A while back, I "warned" all of my readers (all five of you) that the British were coming this spring and summer, and I feel it is now my duty to advise you that the coast is clear. The Queen's official anniversary celebration has passed, and the Olympics are over.
At least I THINK they're over. I thought they were over when NBC left the Closing Ceremony coverage to present its viewers with an episode of their new comedy, "Animal Practice." I thought maybe I had somehow missed the appearance of one of my favorite groups, the Who (or at least what's left of them), Like many viewers (I suspect) I left my TV and went and did something else rather than watch "Animal Practice. Many people probably chose to go to bed at that time, if they hadn't already. The hour was pretty late for a "prime-time" show. At any rate, I went back to the t.v. later and was surprised to see the Closing Ceremony coverage had resumed, and the Who was sending the Olympics out with a bang. Glad I happened to catch it. I feel that whoever made the call at NBC to suspend the closing ceremony for an insipid half hour sitcom ranks right up there in stupidity with the guy back in the late '60s who decided the network should an exciting pro football game early, so that "Heidi" could start as scheduled.
With all the publicity, hype and coverage that the "peacock network" gave the London Olympics for several weeks, one would think that they would want to see it through to the finish. I mean, along with the Today Show and The Tonight Show, the Olympics are just about the only thing NBC has going for it - and they only happen every other year. "Animal Practice" may turn out to be a wonderful television series, maybe even a classic, but I wouldn't want to bet the house on it. Besides, it'll be on every week. Come on, NBC.
Back to the actual Olympics themselves. I am half - British (Scot and English) by heritage, and I feel my "countrymen" did us proud. This Olympics marked the final Games for several notable Olympians -most notable, of course, was Michael Phelps, with his 22 medals (18 gold) over an unbelievable four different Olympics. Also leaving the Olympic stage will be the USA Men's basketball Coach, Coach "K;" the 3-time Gold Medal Women's Beach Volleyball team of Misty May-Treanor and Kerri Walsh (breaking up as a team, though Walsh may be back with another teammate in 2016); and possibly the self-proclaimed "Legend", the incomparable Usain Bolt, winner of three golds this year and only the second man to win the 100 meter-200 meter double in two different Olympics. Bolt hasn't said anything about not trying to come back in 2016, but sprinters can age fast. If, indeed, Bolt comes back and sweeps again in 2016, we might just have to award him the mythical title of "Greatest Olympian of All Time" that many journalists wanted to bestow on Phelps after this year's games.

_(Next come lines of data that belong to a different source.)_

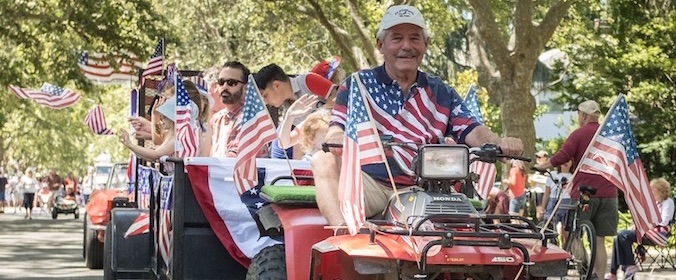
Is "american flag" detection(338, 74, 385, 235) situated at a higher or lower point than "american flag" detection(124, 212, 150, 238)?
higher

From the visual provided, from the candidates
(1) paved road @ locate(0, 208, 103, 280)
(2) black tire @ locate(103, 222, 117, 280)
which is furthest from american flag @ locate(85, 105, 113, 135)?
(2) black tire @ locate(103, 222, 117, 280)

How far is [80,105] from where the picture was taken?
73.1 metres

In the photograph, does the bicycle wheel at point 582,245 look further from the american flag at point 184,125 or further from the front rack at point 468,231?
the front rack at point 468,231

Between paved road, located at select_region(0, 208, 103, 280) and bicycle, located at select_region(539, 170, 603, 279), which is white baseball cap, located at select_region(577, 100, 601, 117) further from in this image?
paved road, located at select_region(0, 208, 103, 280)

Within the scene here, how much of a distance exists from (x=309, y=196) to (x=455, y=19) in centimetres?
3565

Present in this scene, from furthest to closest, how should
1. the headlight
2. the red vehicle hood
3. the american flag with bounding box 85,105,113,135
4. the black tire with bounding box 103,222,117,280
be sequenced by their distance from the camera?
the red vehicle hood → the american flag with bounding box 85,105,113,135 → the black tire with bounding box 103,222,117,280 → the headlight

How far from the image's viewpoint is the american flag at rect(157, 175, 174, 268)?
33.4 feet

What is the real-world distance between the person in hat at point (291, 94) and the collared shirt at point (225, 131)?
0.30 metres

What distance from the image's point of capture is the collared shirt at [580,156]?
14867 millimetres

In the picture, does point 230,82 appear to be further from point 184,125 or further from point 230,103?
point 184,125

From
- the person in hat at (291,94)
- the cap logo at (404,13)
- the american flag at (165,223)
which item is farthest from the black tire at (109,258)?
the cap logo at (404,13)

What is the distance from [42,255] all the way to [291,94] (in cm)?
1261

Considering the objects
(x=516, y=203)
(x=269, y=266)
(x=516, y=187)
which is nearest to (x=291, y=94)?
(x=269, y=266)

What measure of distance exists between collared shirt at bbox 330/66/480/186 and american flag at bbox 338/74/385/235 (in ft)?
1.05
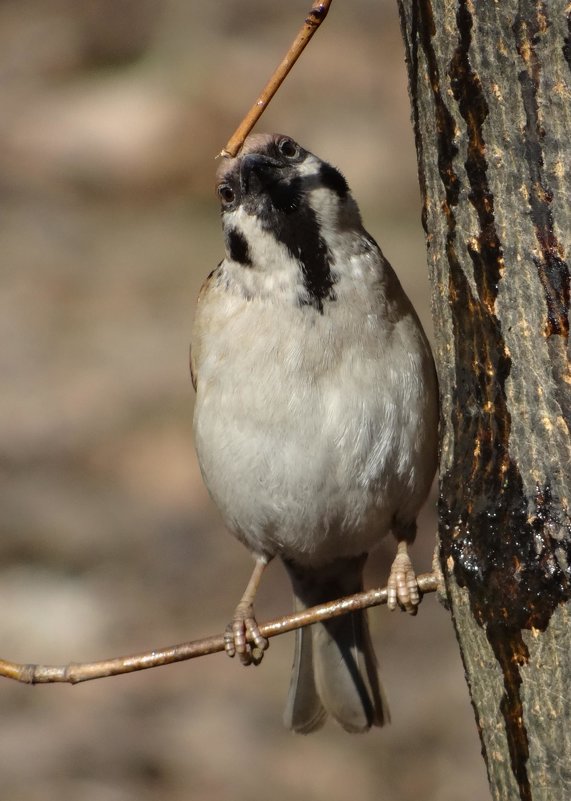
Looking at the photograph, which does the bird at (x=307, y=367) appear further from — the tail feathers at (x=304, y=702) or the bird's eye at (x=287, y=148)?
the tail feathers at (x=304, y=702)

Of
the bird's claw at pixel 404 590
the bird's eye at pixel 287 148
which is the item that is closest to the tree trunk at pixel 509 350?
the bird's claw at pixel 404 590

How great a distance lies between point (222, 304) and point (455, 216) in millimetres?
1086

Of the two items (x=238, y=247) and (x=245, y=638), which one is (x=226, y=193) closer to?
(x=238, y=247)

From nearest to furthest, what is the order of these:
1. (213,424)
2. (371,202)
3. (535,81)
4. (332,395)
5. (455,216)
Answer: (535,81) → (455,216) → (332,395) → (213,424) → (371,202)

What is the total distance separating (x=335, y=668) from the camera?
376cm

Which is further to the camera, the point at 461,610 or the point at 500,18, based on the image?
the point at 461,610

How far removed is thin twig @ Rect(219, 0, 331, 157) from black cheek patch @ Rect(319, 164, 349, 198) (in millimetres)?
838

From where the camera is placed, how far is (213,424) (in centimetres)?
320

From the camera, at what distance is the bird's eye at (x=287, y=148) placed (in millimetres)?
3102

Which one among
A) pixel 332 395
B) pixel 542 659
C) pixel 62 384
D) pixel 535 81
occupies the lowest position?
pixel 62 384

Who knows what other athletes may return for the Rio Games? The women's swim team and gymnastics team each had some pretty young team members, so we might well see Missy Franklin, Gabby Douglas and many of the others in four years.

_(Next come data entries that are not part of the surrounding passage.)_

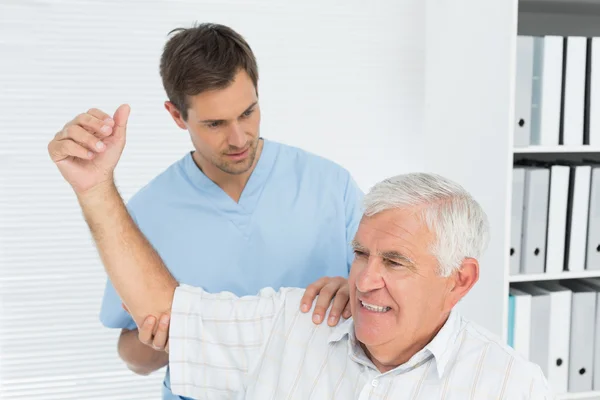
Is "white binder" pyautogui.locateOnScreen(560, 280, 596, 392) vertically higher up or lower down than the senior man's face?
lower down

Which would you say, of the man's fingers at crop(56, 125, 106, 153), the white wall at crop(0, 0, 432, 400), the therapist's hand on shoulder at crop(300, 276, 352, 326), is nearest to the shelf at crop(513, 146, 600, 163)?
the white wall at crop(0, 0, 432, 400)

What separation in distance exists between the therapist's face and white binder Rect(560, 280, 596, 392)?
3.99ft

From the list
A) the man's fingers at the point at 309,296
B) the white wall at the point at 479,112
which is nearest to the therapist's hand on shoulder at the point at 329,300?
the man's fingers at the point at 309,296

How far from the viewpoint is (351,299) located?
1.35 meters

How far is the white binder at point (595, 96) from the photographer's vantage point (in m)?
Result: 2.09

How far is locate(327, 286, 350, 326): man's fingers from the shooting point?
1396 mm

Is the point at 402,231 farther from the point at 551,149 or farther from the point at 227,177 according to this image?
the point at 551,149

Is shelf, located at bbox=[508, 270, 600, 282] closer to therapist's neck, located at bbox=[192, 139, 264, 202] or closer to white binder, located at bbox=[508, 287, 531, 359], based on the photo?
white binder, located at bbox=[508, 287, 531, 359]

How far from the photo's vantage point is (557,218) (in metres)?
2.15

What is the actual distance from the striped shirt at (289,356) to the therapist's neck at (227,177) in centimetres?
32

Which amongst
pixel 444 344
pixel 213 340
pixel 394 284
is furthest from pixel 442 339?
pixel 213 340

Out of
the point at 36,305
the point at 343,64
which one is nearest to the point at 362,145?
the point at 343,64

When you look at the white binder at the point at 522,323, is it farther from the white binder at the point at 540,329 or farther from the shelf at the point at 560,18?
the shelf at the point at 560,18

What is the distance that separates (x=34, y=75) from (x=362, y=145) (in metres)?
1.33
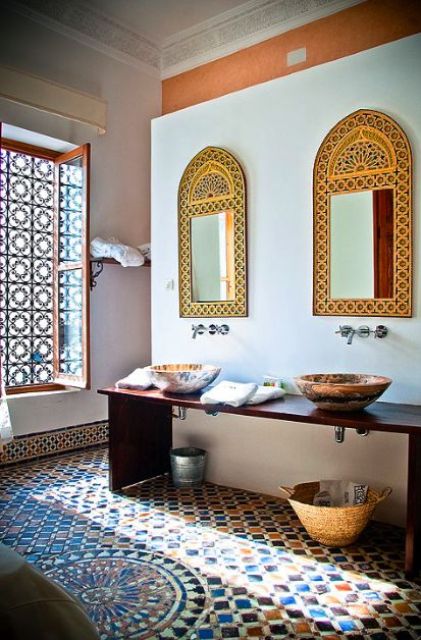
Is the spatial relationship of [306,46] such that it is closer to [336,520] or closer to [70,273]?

I wasn't able to see any of the USA Olympic basketball coverage. I thought Sunday's Men's Gold Medal game was going to be on TV on Sunday night, but I guess it was on in the afternoon. Sunday AFTERNOON? I mean, who do they think they are? The NFL?
At any rate, if I wanted to - and I don't - I could see LeBron, Kobe, 'Melo, etc. many times throughout the very long NBA season, and I think he WNBA has some tv coverage, too, although that one interests me even less.
The Olympic events which got the most coverage - and drew the most interest - were events which only get a lot of prime time tv coverage in Olympic years, such as swimming, diving, volleyball, water polo and track and field, so though I say "Congratulations" to both the Men's and Women's basketball teams on their Gold Medals, I for one am glad that NBC chose to use their prime time coverage for these "other" sports.
Off the field of play, I think NBC's Mary Carillo did a nice job on her coverage of such things as Stonehenge and other British traditions, and the Opening and Closing Ceremonies both had their spectacular moments - in particular the lighting of the Olympic Flame and other lighting effects around the stadium. I also enjoyed most of the tributes to Brit music and literature (although it did occur to me after that (I believe)none of the music of The Stones was included (although I admit I may be wrong about that).
My personal feeling is that future Olympic Opening and Closing ceremonies could be a bit shorter in length and it wouldn't bother me a bit. It's gotten to the point where each Olympics the host tries to outdo the last guy. Not necessary, people. Just put on a nice ceremony, briefly "tout" your country, and get on with providing viewers with a well-run athletic competition.
There - I've said my piece. For those of you who thrive on "All Olympics all the time", NBC Sports will be running London Olympic Highlights all week. For those of you who don't have access to that channel, the Olympics will be back before you know it, with the Winter Games in Russia in 2014.